Last summer, the murder of George Floyd sparked a series of protests, attracting crowds of about 26 million people and making the Black Lives Matter (BLM) movement probably the largest social movement in the history of the U.S.
But the BLM movement had a history before the summer of 2020. The movement became nationally known after a police shooting incident caused the death of Michael Brown, an 18-year-old teenager in Ferguson, Mo., in August 2014. Brown’s death caused social unrest and led to demonstrations by the crowd that lasted several months. It sparked a national dialogue about police brutality and institutionalized racism.
So how did a spontaneous moment turn into the largest social movement in history? Ravi S. Kudesia, assistant professor of human resource management at the Fox School, explains that eventual social movement strategy can emerge from spontaneous acts of anger in protest crowds.
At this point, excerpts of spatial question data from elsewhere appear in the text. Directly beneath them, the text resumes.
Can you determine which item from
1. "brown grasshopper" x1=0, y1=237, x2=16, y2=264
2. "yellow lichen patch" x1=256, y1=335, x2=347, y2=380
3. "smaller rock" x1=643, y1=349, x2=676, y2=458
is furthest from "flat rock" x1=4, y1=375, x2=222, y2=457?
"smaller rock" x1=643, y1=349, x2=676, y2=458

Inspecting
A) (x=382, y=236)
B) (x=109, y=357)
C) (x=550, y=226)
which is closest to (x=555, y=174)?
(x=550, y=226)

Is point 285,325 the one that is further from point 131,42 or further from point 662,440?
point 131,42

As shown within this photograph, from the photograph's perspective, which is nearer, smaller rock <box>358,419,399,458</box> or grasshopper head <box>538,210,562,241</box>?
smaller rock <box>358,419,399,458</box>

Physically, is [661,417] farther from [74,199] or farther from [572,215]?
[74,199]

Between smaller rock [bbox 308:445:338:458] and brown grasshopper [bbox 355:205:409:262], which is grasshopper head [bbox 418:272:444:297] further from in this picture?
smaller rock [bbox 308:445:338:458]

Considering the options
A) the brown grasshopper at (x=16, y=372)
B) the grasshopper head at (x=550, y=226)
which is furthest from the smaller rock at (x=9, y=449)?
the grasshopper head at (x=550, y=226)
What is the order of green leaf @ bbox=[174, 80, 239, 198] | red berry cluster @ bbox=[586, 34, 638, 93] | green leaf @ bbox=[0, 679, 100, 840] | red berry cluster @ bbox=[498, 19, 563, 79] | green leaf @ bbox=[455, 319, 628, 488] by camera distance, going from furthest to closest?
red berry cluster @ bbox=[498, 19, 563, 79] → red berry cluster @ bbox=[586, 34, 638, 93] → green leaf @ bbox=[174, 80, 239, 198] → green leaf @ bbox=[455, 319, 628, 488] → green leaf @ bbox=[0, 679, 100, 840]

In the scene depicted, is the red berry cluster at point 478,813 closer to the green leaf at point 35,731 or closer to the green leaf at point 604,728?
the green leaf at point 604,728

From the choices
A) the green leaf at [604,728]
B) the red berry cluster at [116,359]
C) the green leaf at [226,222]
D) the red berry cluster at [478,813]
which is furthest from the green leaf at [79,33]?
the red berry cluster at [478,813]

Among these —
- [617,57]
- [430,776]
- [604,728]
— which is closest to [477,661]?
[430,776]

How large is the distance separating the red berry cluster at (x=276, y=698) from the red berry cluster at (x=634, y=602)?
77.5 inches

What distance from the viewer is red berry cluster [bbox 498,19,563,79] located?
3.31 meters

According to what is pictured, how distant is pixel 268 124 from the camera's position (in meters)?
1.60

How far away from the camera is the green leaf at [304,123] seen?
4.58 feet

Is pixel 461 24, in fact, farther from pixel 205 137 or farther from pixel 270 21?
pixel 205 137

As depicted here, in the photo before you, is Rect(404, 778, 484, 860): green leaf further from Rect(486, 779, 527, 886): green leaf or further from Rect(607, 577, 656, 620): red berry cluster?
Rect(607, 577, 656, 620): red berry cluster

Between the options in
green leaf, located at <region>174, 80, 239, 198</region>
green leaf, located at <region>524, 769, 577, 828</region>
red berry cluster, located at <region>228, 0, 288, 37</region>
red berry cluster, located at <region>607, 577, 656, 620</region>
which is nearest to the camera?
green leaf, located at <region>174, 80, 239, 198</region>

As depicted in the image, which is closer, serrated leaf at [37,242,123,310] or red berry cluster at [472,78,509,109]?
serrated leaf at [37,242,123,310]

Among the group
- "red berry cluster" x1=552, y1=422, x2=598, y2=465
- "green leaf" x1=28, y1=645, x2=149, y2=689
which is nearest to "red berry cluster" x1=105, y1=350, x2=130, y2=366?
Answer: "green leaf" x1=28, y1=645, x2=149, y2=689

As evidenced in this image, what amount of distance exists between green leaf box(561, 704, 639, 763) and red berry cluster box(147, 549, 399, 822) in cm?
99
His research, Emergent Strategy from Spontaneous Anger: Crowd Dynamics in the First 48 Hours of the Ferguson Shooting, provides a minute-by-minute analysis of the Ferguson shooting and uses it as an example to challenge pre-existing notions about crowds and strategy.
Kudesia, who attended several of the Ferguson protests, wanted to make sense of the shooting through empirical research instead of accepting common political talking points. He identifies three important periods that were crucial in shaping his research with acts of anger preceding all three. People were angry about the uncertainty around the shooting, the police handling of the crime scene and the press conference at the Ferguson police station.
The Ferguson protests challenged the idea that crowds are not capable of acting strategically in ways that spark a lasting a strategic movement. “What happened in the first 48 hours of Ferguson was not isolated and local. It instead instantiated broader strategies and organizing structures that all interacted with each other: police organizing around standard operating procedures, civil rights organizations organizing under hierarchical authority, and young protest crowds organizing around acts of anger,” Kudesia explains.
After Brown was shot on August 9, 2014, confrontations between the crowd and police lasted several months, even after the National Guard was deployed to quell protest crowds. “A lot of the gestures in the October (2014) protests were similar to what people were doing hours after the shooting. It showed that elements of what became a formal social movement by October were present, even in the first 48 hours in August.”
Kudesia’s research largely explains how anger expressed in protest crowds during the immediate aftermath of the shooting emerged in the strategy of the social movement in Ferguson.
But anger, in many instances, can be destructive. Kudesia says, “To say that acts of anger in crowds were strategic in this specific case is not to overlook that crowds can, and often do, act in ways that undermine social progress or that anger can be more destructive than strategic.”
If strategy does emerge from spontaneous events, how does that impact the field? In other words, what can business strategy glean from research about social movements?
Traditionally in the business world, almost every organization follows a strategy that is carefully planned, has a clear set of objectives and is executed from the top-down level, from manager to employee.
But Kudesia argues that a lot of corporate decisions can actually be motivated by emotions like anger and frustration, like cases of an organization going out of business or a spin-off emerging. He says, “It’s like you’re angry or frustrated with something and then when you feel that there’s got to be a better way; that feeling can generate a new product idea.”
This does not mean, however, that people should start yelling at each other as a way to achieve objectives; rather we should understand that anger has functional uses that are strategic in nature.
What happened in Ferguson wasn’t the result of a single period, action or actor. The research shows that strategy emerged from the “path-dependent actions of the crowd as a collective.” The study reignites the belief that micro actions against injustice sometimes lead to macro strategic outcomes, through a “wisdom of the crowd” effect.
“The Ferguson case is a very substantial departure from how we’ve typically thought about strategy,” Kudesia says. “It isn’t that protest crowds are always strategic or that anger is always strategic, but this is an existence proof that if it happened here, it could happen elsewhere.”